緊迫する東北アジア情勢の緩和策として、ピースデポでは「東北アジア非核地帯」構想の草案を作成中です。これは、東北アジアの北朝鮮(朝鮮民主主義共和国)、韓国、日本が非核化を堅持すると同時に、核兵器を保有する米国、ロシア、中国が「非核地帯」を尊重し、同地帯に核攻撃をしないと保証するものです。そこで大事になるのは、当事国同士が互いに相手を「隣人」として意識できるかどうかということです。さまざまな情報が流れ、互いに拭いきれない不信感があるのは事実でしょう。
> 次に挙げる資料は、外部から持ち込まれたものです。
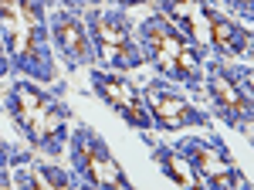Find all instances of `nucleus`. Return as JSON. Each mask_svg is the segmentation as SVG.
<instances>
[{
  "label": "nucleus",
  "instance_id": "14",
  "mask_svg": "<svg viewBox=\"0 0 254 190\" xmlns=\"http://www.w3.org/2000/svg\"><path fill=\"white\" fill-rule=\"evenodd\" d=\"M27 160H34L27 146H14V143L0 139V187H14V167L27 163Z\"/></svg>",
  "mask_w": 254,
  "mask_h": 190
},
{
  "label": "nucleus",
  "instance_id": "16",
  "mask_svg": "<svg viewBox=\"0 0 254 190\" xmlns=\"http://www.w3.org/2000/svg\"><path fill=\"white\" fill-rule=\"evenodd\" d=\"M105 0H51V7H68V10H88V7H102Z\"/></svg>",
  "mask_w": 254,
  "mask_h": 190
},
{
  "label": "nucleus",
  "instance_id": "8",
  "mask_svg": "<svg viewBox=\"0 0 254 190\" xmlns=\"http://www.w3.org/2000/svg\"><path fill=\"white\" fill-rule=\"evenodd\" d=\"M139 89H142V102L149 109L156 133H190V129H210L214 126V115L207 109H200L193 102V95H187L166 78L153 75Z\"/></svg>",
  "mask_w": 254,
  "mask_h": 190
},
{
  "label": "nucleus",
  "instance_id": "13",
  "mask_svg": "<svg viewBox=\"0 0 254 190\" xmlns=\"http://www.w3.org/2000/svg\"><path fill=\"white\" fill-rule=\"evenodd\" d=\"M146 139V146H149V156H153V163L159 167V173L170 180V184H176V187H190L196 190L200 187V180H196L193 167L176 153L173 143H159V139H153V136H142Z\"/></svg>",
  "mask_w": 254,
  "mask_h": 190
},
{
  "label": "nucleus",
  "instance_id": "12",
  "mask_svg": "<svg viewBox=\"0 0 254 190\" xmlns=\"http://www.w3.org/2000/svg\"><path fill=\"white\" fill-rule=\"evenodd\" d=\"M78 173L75 170H64L58 163H51V156L44 160H27L14 167V187H27V190H68V187H78Z\"/></svg>",
  "mask_w": 254,
  "mask_h": 190
},
{
  "label": "nucleus",
  "instance_id": "5",
  "mask_svg": "<svg viewBox=\"0 0 254 190\" xmlns=\"http://www.w3.org/2000/svg\"><path fill=\"white\" fill-rule=\"evenodd\" d=\"M203 95L210 98L214 115L227 129L251 136V122H254V72H251V61L207 58V65H203Z\"/></svg>",
  "mask_w": 254,
  "mask_h": 190
},
{
  "label": "nucleus",
  "instance_id": "10",
  "mask_svg": "<svg viewBox=\"0 0 254 190\" xmlns=\"http://www.w3.org/2000/svg\"><path fill=\"white\" fill-rule=\"evenodd\" d=\"M92 89L95 95L112 109V112L136 133H156L149 109L142 102V89H139L126 72H109V68H92Z\"/></svg>",
  "mask_w": 254,
  "mask_h": 190
},
{
  "label": "nucleus",
  "instance_id": "9",
  "mask_svg": "<svg viewBox=\"0 0 254 190\" xmlns=\"http://www.w3.org/2000/svg\"><path fill=\"white\" fill-rule=\"evenodd\" d=\"M68 156H71V170L78 173L81 184H88V187L132 190V180L126 177L122 163L116 160V153L109 150V143L88 122H78L68 133Z\"/></svg>",
  "mask_w": 254,
  "mask_h": 190
},
{
  "label": "nucleus",
  "instance_id": "7",
  "mask_svg": "<svg viewBox=\"0 0 254 190\" xmlns=\"http://www.w3.org/2000/svg\"><path fill=\"white\" fill-rule=\"evenodd\" d=\"M176 153L193 167L200 187L210 190H248L251 177L237 167L234 153L227 150V143L220 136H180L173 143Z\"/></svg>",
  "mask_w": 254,
  "mask_h": 190
},
{
  "label": "nucleus",
  "instance_id": "3",
  "mask_svg": "<svg viewBox=\"0 0 254 190\" xmlns=\"http://www.w3.org/2000/svg\"><path fill=\"white\" fill-rule=\"evenodd\" d=\"M156 7L159 14H166L210 58L251 61V51H254L251 24H241L224 7H217L214 0H156Z\"/></svg>",
  "mask_w": 254,
  "mask_h": 190
},
{
  "label": "nucleus",
  "instance_id": "18",
  "mask_svg": "<svg viewBox=\"0 0 254 190\" xmlns=\"http://www.w3.org/2000/svg\"><path fill=\"white\" fill-rule=\"evenodd\" d=\"M116 7H122V10H129V7H142V3H149V0H112Z\"/></svg>",
  "mask_w": 254,
  "mask_h": 190
},
{
  "label": "nucleus",
  "instance_id": "15",
  "mask_svg": "<svg viewBox=\"0 0 254 190\" xmlns=\"http://www.w3.org/2000/svg\"><path fill=\"white\" fill-rule=\"evenodd\" d=\"M231 17H237L241 24H251L254 20V0H217Z\"/></svg>",
  "mask_w": 254,
  "mask_h": 190
},
{
  "label": "nucleus",
  "instance_id": "1",
  "mask_svg": "<svg viewBox=\"0 0 254 190\" xmlns=\"http://www.w3.org/2000/svg\"><path fill=\"white\" fill-rule=\"evenodd\" d=\"M3 112L10 115V122L17 126L24 143L41 156L58 160L68 150V122L71 109L61 98V85L51 92L34 78H14L3 92Z\"/></svg>",
  "mask_w": 254,
  "mask_h": 190
},
{
  "label": "nucleus",
  "instance_id": "11",
  "mask_svg": "<svg viewBox=\"0 0 254 190\" xmlns=\"http://www.w3.org/2000/svg\"><path fill=\"white\" fill-rule=\"evenodd\" d=\"M48 31H51V48H55V55L61 58L64 68L95 65V48H92L88 27L81 20V10L51 7L48 10Z\"/></svg>",
  "mask_w": 254,
  "mask_h": 190
},
{
  "label": "nucleus",
  "instance_id": "2",
  "mask_svg": "<svg viewBox=\"0 0 254 190\" xmlns=\"http://www.w3.org/2000/svg\"><path fill=\"white\" fill-rule=\"evenodd\" d=\"M48 10L51 0H0V38L10 55V75L34 78L41 85L58 82Z\"/></svg>",
  "mask_w": 254,
  "mask_h": 190
},
{
  "label": "nucleus",
  "instance_id": "4",
  "mask_svg": "<svg viewBox=\"0 0 254 190\" xmlns=\"http://www.w3.org/2000/svg\"><path fill=\"white\" fill-rule=\"evenodd\" d=\"M136 34L142 44V55H146V65H153L159 78L173 82L187 95H203V65L210 55L193 38H187L159 10L149 14L142 24H136Z\"/></svg>",
  "mask_w": 254,
  "mask_h": 190
},
{
  "label": "nucleus",
  "instance_id": "6",
  "mask_svg": "<svg viewBox=\"0 0 254 190\" xmlns=\"http://www.w3.org/2000/svg\"><path fill=\"white\" fill-rule=\"evenodd\" d=\"M88 38L95 48V61L109 72H136L146 65L142 44L136 34V20L122 7H88L81 10Z\"/></svg>",
  "mask_w": 254,
  "mask_h": 190
},
{
  "label": "nucleus",
  "instance_id": "17",
  "mask_svg": "<svg viewBox=\"0 0 254 190\" xmlns=\"http://www.w3.org/2000/svg\"><path fill=\"white\" fill-rule=\"evenodd\" d=\"M10 75V55H7V44H3V38H0V82Z\"/></svg>",
  "mask_w": 254,
  "mask_h": 190
}]
</instances>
しかし、まず隣人として相手国を信頼し、その上で双方の軍備状況について疑わしい点が見られたらしっかりと検証していく。そのようなシステムづくりが平和を構築する上で求められていると思います。

石川勇吉・真宗大谷派報恩寺住職

私が世話人を務める「平和をつくり出す宗教者ネット」は、昨年4月の発足以降、有事法制やイラク戦争に反対する集会を催すなど、平和に向けたさまざまな取り組みを行ってました。現在、宗教・宗派の違いを超えて400以上の個人・団体がこの組織に加盟しています。各宗教は、それぞれ生まれた背景も教義も違います。しかし、人を害することを戒め、いのちの尊厳を守るという点では、どの宗教も共通していると思います。そうした部分で宗教者が一致団結し、平和をアピールしていくことはとても大事なことです。特に、宗教者が社会に出て、市民とともに具体的な行動を起してこそ、平和を実現する大きな力になっていくのだと思います。